◆ Problem requirements ◆
Repeat only the lines below from the one containing "Der Kuss der grünen Fee als Buch von" through the one containing "Doreen Virtue Quotes", inclusive, exactly as written.

◆ Given data ◆
☆ ☆ ☆ ☆ ☆ ☆ ☆

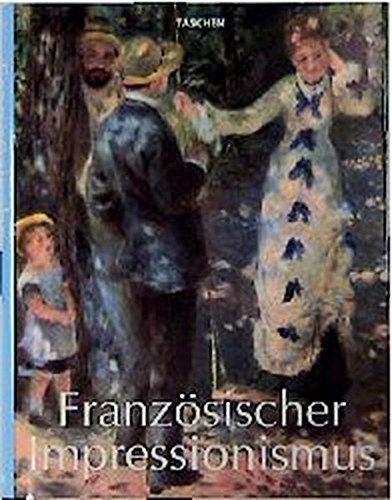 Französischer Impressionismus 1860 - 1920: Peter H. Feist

☆ ☆ ☆ ☆ ☆ ☆ ☆

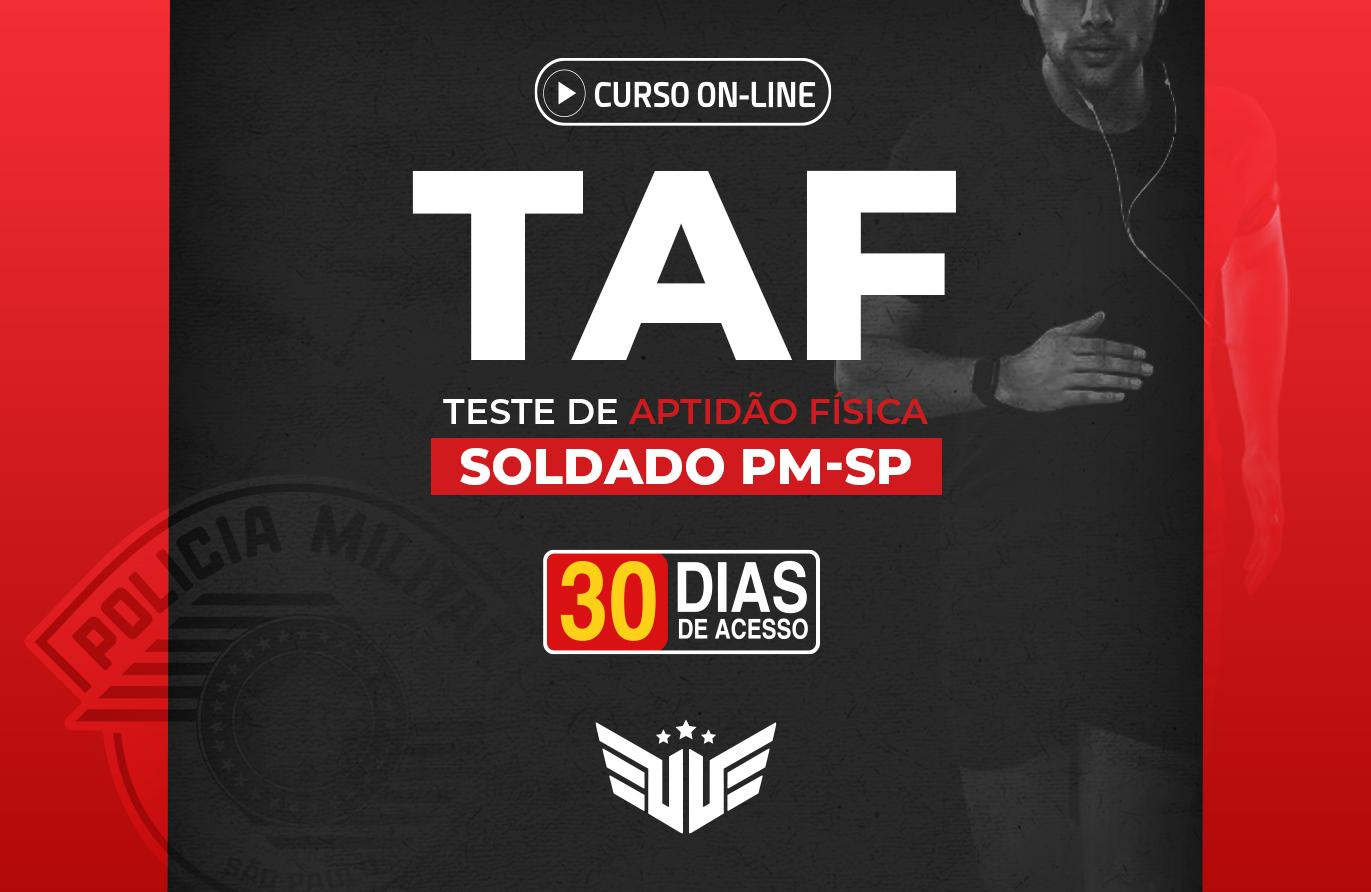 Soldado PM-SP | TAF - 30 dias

☆ ☆ ☆ ☆ ☆ ☆ ☆

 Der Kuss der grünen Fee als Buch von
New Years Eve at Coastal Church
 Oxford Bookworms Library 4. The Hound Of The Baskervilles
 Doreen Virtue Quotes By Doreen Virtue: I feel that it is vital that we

☆ ☆ ☆ ☆ ☆ ☆ ☆

◆ Output for this exercise ◆
 Der Kuss der grünen Fee als Buch von
New Years Eve at Coastal Church
 Oxford Bookworms Library 4. The Hound Of The Baskervilles
 Doreen Virtue Quotes By Doreen Virtue: I feel that it is vital that we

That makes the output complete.